Die Herausgebenden haben ihre Edition minimal kommentiert. Die Einleitungen zu beiden Büchern sind teilweise identisch und kurz gehalten, der Anmerkungsapparat beschränkt sich auf die Erklärung komplizierter Begrifflichkeiten sowie auf Angaben zu Orten und Personen. Nur gelegentlich finden sich Verweise auf Sekundärliteratur. Diese Entscheidung ist an sich überzeugend, zumal Editionen, die ihren Gegenstand zu Ende analysieren, immer die Frage aufwerfen, warum man den edierten Text noch selbst lesen sollte. Andererseits lässt die vorliegende Edition doch einige Hintergrundinformationen vermissen. Ohne eine sehr gute historische Karte sind viele der Orte kaum zu identifizieren. Das ist vor allem bei Reisebeschreibungen bzw. Militärzügen ein Problem, die kaum nachzuvollziehen sind. Wiederholt wird zeitgenössische Literatur erwähnt, die nur der Spezialist ohne weitere Erklärungen einordnen kann – auch hierzu gibt es von den Herausgebenden keine Erklärungen.

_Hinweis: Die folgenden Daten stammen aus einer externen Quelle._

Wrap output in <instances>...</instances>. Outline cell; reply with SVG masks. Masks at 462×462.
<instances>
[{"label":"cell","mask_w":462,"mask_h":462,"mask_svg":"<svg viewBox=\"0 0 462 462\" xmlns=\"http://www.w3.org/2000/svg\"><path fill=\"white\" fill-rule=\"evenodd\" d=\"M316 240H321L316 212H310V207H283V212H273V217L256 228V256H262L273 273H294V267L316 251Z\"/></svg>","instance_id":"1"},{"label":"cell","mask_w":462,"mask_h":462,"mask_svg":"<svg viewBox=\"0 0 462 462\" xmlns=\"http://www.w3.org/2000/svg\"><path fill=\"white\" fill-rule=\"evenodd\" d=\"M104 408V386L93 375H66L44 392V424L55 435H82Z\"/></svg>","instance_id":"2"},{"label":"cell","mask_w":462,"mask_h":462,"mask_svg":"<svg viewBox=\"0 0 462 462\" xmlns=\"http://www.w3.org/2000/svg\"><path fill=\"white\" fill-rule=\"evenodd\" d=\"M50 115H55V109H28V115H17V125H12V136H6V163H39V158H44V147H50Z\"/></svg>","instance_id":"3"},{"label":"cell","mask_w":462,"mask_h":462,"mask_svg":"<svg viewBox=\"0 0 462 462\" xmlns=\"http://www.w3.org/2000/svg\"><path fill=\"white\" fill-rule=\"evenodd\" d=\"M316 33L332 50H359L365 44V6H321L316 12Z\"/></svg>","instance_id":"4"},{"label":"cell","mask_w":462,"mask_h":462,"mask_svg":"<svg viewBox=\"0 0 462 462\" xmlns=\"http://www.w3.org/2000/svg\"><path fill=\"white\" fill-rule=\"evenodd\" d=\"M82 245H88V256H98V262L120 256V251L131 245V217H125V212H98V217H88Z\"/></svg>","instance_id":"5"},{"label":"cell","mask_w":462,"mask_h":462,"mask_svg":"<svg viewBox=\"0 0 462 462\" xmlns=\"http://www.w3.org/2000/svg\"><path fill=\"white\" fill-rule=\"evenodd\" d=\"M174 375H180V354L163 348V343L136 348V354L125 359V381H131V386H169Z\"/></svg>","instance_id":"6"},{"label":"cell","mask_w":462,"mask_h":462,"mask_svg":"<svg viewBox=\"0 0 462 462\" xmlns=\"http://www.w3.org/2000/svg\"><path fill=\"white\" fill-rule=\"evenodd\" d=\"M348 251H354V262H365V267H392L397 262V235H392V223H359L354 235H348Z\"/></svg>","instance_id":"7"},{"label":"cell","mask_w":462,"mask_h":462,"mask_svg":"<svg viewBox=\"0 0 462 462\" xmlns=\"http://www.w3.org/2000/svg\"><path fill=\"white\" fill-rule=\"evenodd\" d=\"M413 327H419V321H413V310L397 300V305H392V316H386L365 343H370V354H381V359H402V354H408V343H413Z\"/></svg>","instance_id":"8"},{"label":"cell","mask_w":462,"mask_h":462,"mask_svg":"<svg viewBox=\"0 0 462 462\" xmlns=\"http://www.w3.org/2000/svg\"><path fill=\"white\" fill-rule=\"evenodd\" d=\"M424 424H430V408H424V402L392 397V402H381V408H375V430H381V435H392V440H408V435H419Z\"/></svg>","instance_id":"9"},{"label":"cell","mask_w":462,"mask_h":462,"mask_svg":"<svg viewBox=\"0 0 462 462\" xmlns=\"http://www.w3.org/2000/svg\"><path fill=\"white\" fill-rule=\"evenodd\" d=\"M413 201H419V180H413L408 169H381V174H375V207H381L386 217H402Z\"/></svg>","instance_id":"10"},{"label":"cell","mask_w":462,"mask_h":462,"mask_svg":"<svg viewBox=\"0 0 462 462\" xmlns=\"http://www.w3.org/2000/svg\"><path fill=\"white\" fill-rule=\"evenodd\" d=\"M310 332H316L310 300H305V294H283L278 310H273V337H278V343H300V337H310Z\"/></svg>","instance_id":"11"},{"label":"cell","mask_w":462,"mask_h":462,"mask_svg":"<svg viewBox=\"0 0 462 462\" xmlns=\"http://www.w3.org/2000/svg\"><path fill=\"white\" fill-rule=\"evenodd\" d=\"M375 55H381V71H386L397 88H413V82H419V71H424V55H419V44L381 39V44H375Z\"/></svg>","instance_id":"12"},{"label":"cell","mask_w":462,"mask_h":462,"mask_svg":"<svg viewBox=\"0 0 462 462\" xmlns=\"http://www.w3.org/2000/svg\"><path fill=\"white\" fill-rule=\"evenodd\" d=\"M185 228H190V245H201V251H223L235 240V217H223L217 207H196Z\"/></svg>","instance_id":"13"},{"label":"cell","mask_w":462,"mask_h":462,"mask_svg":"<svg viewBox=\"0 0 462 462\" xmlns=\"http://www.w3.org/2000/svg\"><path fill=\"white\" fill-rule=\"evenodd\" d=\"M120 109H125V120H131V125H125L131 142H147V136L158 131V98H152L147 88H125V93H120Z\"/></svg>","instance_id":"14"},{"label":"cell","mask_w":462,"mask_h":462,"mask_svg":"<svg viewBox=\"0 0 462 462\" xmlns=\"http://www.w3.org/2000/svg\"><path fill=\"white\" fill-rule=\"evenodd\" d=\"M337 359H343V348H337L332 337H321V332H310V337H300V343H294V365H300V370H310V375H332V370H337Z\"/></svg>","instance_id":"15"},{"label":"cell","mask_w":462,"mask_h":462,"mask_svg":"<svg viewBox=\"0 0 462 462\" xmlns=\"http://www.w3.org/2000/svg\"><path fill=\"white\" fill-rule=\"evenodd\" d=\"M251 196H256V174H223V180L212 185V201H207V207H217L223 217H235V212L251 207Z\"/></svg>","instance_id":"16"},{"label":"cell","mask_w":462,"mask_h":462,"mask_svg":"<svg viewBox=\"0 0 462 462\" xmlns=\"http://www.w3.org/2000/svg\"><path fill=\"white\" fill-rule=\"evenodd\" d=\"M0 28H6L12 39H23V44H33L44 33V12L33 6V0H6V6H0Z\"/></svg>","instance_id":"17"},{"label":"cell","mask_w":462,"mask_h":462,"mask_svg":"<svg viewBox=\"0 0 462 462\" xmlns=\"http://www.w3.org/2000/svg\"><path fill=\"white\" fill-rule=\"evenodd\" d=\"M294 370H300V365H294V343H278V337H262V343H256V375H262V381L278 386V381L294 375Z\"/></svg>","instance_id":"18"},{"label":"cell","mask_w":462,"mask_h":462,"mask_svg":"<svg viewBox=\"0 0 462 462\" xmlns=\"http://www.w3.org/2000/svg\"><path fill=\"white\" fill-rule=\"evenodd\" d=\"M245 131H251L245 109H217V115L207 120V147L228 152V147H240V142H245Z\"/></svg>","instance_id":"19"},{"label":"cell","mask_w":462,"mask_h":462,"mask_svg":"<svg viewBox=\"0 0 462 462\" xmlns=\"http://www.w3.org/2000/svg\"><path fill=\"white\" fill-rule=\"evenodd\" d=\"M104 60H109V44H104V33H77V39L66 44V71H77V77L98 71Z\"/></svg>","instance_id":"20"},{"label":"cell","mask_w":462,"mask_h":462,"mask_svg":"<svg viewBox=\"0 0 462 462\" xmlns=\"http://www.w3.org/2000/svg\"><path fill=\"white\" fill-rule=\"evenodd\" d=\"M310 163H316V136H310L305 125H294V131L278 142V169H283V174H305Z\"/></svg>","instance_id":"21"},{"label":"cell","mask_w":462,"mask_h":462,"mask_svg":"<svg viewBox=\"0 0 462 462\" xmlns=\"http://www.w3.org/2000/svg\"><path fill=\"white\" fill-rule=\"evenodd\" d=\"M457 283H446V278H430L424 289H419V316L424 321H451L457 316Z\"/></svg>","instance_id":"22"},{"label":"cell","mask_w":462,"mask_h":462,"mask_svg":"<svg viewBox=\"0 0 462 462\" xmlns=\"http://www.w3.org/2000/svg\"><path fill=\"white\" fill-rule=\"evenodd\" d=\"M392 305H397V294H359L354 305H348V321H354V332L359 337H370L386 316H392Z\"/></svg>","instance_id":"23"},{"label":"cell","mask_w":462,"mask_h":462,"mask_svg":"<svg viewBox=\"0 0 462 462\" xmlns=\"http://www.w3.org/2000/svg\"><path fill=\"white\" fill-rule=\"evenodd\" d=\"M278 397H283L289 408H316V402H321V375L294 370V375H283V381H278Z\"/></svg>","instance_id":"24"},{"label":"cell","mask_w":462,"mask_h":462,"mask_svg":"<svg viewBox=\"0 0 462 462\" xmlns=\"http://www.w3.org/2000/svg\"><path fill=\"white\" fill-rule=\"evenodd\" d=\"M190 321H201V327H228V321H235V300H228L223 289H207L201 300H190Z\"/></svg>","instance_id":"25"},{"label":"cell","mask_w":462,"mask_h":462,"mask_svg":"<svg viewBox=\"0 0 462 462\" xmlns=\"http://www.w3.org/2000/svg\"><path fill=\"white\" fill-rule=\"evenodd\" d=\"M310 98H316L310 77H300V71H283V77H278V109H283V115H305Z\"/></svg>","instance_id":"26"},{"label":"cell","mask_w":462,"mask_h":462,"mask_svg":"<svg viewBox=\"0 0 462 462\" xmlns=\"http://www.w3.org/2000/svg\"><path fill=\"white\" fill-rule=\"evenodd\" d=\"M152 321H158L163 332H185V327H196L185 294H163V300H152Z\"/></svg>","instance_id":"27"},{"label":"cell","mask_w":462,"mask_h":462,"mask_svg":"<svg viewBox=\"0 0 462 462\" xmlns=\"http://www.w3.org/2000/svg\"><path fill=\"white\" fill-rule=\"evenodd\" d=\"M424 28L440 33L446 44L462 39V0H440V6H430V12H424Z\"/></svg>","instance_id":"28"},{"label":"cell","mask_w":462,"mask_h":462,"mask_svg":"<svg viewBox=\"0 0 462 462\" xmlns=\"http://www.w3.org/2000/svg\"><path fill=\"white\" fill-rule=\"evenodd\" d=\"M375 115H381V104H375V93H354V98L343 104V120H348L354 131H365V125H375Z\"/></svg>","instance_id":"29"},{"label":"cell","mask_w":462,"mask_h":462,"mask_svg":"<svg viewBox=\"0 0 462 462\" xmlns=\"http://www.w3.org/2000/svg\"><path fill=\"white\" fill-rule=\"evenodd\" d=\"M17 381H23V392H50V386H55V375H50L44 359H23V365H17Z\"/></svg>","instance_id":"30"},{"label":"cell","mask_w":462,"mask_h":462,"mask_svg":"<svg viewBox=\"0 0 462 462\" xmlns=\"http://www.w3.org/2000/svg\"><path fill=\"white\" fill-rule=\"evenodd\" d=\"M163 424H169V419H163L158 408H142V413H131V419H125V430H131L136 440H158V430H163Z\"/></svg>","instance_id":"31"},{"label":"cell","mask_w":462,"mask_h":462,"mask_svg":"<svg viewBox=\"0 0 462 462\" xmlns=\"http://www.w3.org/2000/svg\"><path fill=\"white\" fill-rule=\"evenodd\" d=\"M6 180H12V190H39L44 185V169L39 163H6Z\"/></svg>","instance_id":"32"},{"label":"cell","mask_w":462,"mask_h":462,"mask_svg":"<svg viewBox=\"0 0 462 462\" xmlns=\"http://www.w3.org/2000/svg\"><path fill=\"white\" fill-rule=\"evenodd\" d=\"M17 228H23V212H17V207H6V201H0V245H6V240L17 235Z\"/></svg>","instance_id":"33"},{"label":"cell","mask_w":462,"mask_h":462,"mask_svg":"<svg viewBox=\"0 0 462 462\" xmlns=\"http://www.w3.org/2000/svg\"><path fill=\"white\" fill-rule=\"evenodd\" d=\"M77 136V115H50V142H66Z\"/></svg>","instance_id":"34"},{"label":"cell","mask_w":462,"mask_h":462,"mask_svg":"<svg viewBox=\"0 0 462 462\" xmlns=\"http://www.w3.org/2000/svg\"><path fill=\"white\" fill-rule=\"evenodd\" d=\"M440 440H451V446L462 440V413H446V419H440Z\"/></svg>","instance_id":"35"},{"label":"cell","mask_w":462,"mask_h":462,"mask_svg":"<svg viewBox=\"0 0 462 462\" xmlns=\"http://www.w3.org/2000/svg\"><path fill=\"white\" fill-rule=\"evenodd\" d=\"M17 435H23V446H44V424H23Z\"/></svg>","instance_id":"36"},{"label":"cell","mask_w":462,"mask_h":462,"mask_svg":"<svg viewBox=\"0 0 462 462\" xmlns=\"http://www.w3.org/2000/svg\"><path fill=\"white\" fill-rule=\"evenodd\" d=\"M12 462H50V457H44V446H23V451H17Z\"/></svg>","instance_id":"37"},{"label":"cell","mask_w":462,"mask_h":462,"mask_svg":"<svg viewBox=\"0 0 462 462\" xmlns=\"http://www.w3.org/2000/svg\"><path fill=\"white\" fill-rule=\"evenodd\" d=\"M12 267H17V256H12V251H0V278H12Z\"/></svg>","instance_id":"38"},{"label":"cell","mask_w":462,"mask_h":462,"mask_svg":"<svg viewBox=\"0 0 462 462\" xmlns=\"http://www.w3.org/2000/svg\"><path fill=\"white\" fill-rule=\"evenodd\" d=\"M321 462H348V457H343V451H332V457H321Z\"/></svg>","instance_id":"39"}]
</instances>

Das gilt in gleicher Weise für Beschreibungen von Landtagen wie die Standesorganisation des hessischen Adels. Das verringert den Wert der Edition insofern, als viele Informationen vor allem den Eingeweihten vorbehalten bleiben.

Eine Anmerkung zur Titelaufnahme: Neben drei Herausgebenden wird auf die Mitarbeit von Patrick Sturm verwiesen. Er wird im Vorwort nicht eigens erwähnt, so dass der Verdacht entsteht, dass sich die ausgewiesene „Mitarbeit“ vor allem durch einen Standesunterschied Sturms zu den Herausgebenden erklärt. Die Arbeit aller Beteiligten ist trotz der recht sparsamen Editionsleistung sehr hoch zu veranschlagen. Die Briefe wie Tagebücher sind eine spannende Quelle, die hoffentlich viele Leser finden werden und die gut für Unterrichtszwecke zu gebrauchen sind.